Hi Ioanna I really enjoyed reading through your journal here just now. I admire you for being brave enough to bare your soul. The Ibs sounds like its been truly horrific and I am glad the new diet is helping. To make such progress in your education and work under such adverse health condition shows a lot of determination. Well done!
I especially enjoyed the video of the man in his 90s, and his exposition on mono diet. I haven't found much on the net about it so will see where his links lead. Thanks. Sydney
wow, thanks so much! i think i kinda cheated though since i didn't bare anything of my issues until i had something of improvement to report. if you find anything in your net search, please report to us!
Also I'm wondering what your diet was like that you got the ibs? You probably have posted on this before but being a newbie I don't know how to find. Sydney
i don't think i've ever posted..
i had been living in italy, and when i came back was for some reason repulsed by meat and started a vegetarian diet... eating all kinds of food (soy, legumes, rice) i'd never eaten before. the soy/tofu stuff i stopped very quickly as i would vomit within 5-10 minutes of eating any of that stuff. i was eating a lot of grains and a lot of legumes that i learned to prepare for myself in an indian cuisine style. i know people think italians eat a lot of pasta, but we really don't. pasta is a "first", like a side (?) or a part of the meal. meat/seafood is the "second", or main part. so this vegetarian transition was kinda like 'my big fat greek wedding' crazy! but at the time i liked it. it was the middle of summer.. i was heavily into triathlons/training... about one year after eating vegetarian... hit hard with hardly a warning... i was throwing up everything (quite painfully), my throat ulcerated (hence the really bad anemia), my intestines were inflamed (feels tender/bloated, i couldn't even rest on my stomach)... and it all continues and/or worsens from there intermittently for years...
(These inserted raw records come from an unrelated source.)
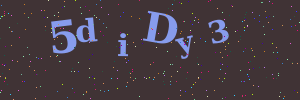 Validation image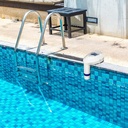 Pool Protector - Inground Pool Alarm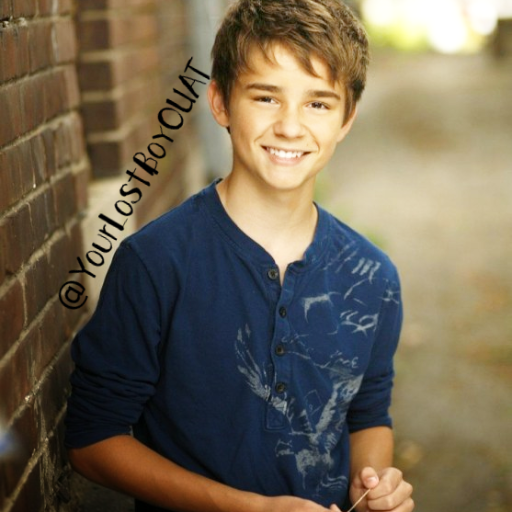 Jaime Summers. 16. Lost Boy. OUAT. #HooksPunchingBag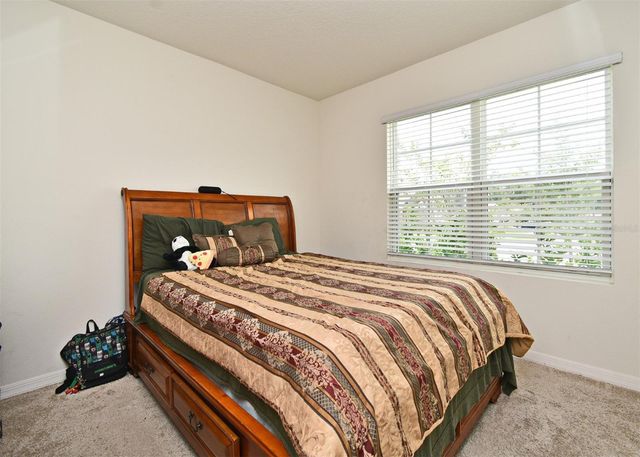 440 BARONESS WAY, Deland, FL 32724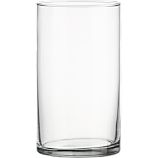 Small Cylinder Vase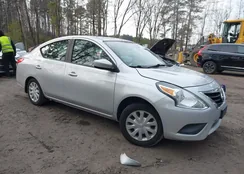 3N1CN7AP1FL895242: 44264920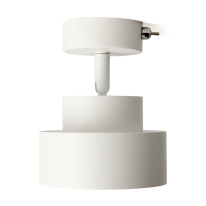 Купить Feron 48413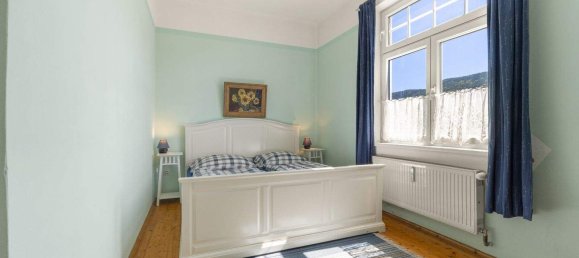 11-Zimmer Villa in Steindorf am Ossiacher See, Austria, Nr. 253153 9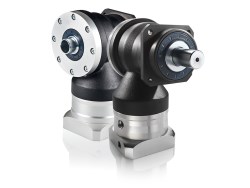 B&R releases 8GA75 angular planetary gearbox
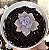 G. PURPLE DELIGHT POTE 9 - Imagem 1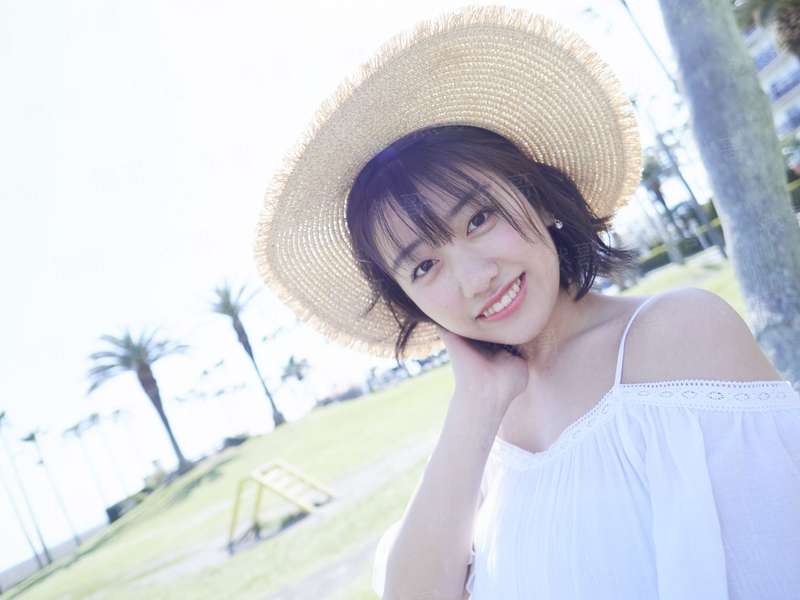 掠恋成婚：男神的夺心妻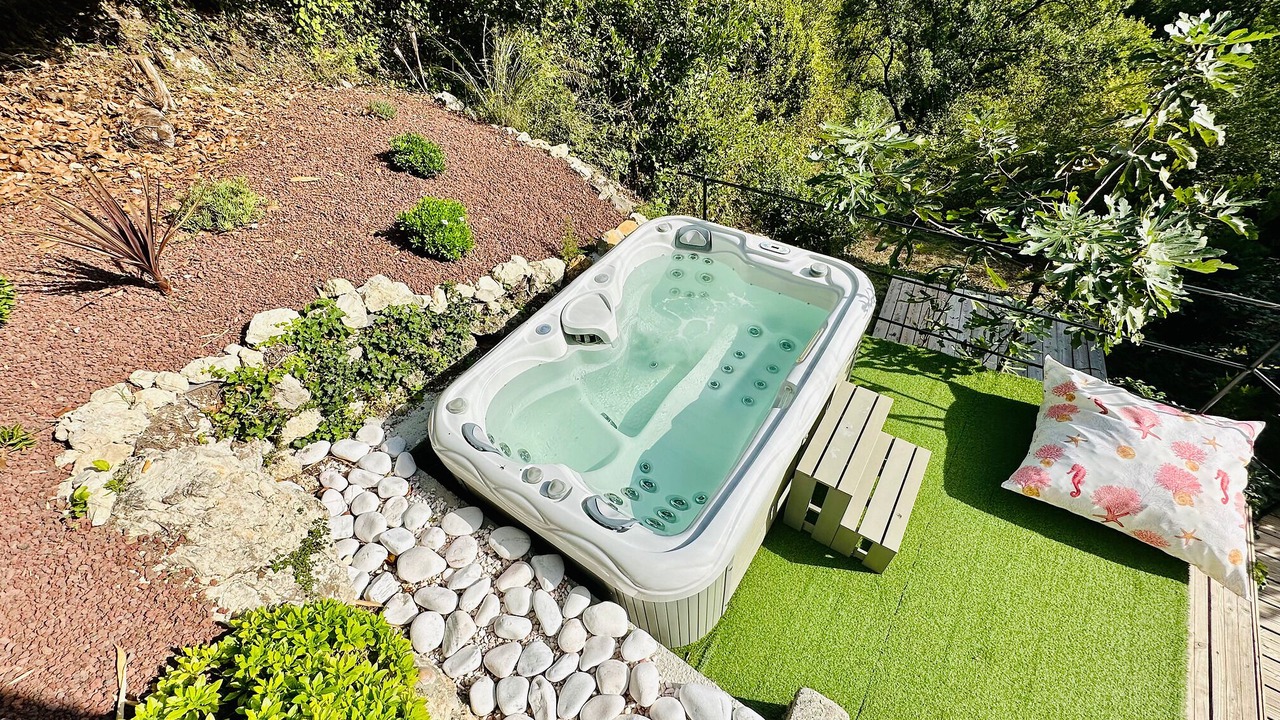 Photo of Outdoor in Le Bar-sur-Loup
raw kyle - i ended up staying, and hope i don't regret it. i explained my situation though and they said i could submit my resume in a year or so.... so maybe the timing will be better then. or maybe i'll move somewhere else. i was thinking though, if i never moved so far away from everything/one that i know i don't think i'd be where i am health-wise today. i'd probably still be trying to make pemmican work because it's socially acceptable. (not a stab at william!) like how would i have time to experiment with all this aged meat hanging around the kitchen with a roommate and friends/family walking in and out all the time? i can only blame my dog for so much of the unconventional things i do
and when i get brave enough for high meat (and i will!
) i'll be glad to be in my own space.
the down side... i'm in a new city and it's really hard to make friends when i don't socialize with food.